Шрифт:
Я промолчала: не могла же я ей сказать, что это жалкие остатки нашей с Марком библиотеки, что большая часть книг после развода осталась у него — впрочем, по праву, он их в основном доставал всеми правдами и неправдами, а не я.
Ее внимание переключилось на компьютер, и она внимательно его осмотрела, прошлась по клавиатуре: после этого она стала перебирать валявшиеся на столе книги и бумаги. Конечно, она вела себя просто невежливо, но ее интерес к моим делам выражался так непосредственно, что мое сердце не могло не смягчиться.

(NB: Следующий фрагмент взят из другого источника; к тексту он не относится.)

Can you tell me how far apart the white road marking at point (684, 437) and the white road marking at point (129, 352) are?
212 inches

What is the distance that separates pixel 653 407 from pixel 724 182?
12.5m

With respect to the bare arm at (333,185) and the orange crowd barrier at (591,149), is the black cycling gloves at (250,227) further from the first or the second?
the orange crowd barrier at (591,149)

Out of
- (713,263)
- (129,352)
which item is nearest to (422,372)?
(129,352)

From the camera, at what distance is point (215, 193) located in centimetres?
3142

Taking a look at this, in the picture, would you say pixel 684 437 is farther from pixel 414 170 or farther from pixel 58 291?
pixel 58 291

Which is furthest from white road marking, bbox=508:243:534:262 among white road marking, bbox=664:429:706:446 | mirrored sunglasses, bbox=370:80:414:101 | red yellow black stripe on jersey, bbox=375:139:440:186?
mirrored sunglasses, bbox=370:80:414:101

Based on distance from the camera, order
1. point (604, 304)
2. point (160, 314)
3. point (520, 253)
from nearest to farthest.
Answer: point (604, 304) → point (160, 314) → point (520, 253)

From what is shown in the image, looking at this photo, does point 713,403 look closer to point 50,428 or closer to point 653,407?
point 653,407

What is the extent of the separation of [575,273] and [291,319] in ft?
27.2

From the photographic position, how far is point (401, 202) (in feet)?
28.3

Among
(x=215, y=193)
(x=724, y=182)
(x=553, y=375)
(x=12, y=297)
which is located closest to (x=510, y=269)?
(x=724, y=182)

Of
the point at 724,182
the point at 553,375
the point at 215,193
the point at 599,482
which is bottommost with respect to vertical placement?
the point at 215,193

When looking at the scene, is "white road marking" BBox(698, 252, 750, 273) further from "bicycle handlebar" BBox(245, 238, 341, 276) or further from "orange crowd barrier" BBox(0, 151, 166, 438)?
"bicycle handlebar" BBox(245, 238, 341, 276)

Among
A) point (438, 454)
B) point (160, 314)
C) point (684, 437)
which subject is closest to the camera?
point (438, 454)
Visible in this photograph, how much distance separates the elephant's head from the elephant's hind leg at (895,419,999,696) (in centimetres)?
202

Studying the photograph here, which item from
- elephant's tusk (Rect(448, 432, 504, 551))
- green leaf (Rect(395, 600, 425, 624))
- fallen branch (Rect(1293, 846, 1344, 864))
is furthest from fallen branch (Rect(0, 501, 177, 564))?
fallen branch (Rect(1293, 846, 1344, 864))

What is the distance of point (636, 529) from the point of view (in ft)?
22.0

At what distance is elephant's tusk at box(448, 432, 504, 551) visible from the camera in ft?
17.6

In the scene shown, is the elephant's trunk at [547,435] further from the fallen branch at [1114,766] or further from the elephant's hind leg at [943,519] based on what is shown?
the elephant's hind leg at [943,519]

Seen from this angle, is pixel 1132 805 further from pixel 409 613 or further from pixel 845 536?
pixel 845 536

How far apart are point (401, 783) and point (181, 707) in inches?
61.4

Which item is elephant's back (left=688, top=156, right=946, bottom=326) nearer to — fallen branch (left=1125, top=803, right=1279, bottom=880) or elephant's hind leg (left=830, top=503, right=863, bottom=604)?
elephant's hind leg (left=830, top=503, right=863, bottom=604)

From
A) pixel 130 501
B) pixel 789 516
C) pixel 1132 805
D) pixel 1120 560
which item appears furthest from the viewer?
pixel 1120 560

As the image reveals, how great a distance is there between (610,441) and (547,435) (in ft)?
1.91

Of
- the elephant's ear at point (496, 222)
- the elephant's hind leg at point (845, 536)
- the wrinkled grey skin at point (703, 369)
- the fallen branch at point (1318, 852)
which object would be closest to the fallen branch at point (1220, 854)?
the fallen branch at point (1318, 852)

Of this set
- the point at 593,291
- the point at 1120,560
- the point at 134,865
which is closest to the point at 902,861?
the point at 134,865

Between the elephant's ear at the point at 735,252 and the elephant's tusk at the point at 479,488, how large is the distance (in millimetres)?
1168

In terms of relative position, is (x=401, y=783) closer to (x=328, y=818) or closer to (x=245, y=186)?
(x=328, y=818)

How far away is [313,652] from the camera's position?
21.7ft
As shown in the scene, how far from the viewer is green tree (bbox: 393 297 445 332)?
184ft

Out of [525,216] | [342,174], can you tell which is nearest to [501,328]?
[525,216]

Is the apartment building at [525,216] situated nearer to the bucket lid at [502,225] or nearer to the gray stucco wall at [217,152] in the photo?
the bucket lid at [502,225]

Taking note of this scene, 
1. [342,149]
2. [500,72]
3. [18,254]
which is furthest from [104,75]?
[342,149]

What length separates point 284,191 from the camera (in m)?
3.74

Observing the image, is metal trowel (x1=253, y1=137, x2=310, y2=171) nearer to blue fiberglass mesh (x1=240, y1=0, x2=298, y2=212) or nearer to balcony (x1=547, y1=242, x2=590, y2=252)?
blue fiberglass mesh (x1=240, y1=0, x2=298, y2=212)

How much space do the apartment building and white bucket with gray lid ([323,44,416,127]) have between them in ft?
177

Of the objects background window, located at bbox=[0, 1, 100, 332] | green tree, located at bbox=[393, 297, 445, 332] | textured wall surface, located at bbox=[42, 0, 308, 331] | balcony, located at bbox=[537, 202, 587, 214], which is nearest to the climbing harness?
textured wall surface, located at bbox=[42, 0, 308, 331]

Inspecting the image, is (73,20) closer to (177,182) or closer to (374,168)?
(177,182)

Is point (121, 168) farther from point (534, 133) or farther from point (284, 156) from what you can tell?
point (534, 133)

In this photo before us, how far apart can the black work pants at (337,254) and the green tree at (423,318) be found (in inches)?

— Юрий сказал мне, что ты переводишь поэзию трубадуров. Это правда? — спросила она, перелистывая французскую книгу.
— Не совсем так. Я действительно люблю куртуазную поэзию, но перевожу не трубадуров, а труверов.
— Какая между ними разница?
— Трубадуры — это Прованс, это Прекрасные дамы, рыцари и куртуазная платоническая любовь. Труверы писали на старофранцузском, они жили севернее, и среди них нет таких звезд, как, например, Бертран де Борн. Но мне их стихи нравятся больше — они человечнее, что ли, и любовь у них более земная. К тому же их гораздо легче переводить.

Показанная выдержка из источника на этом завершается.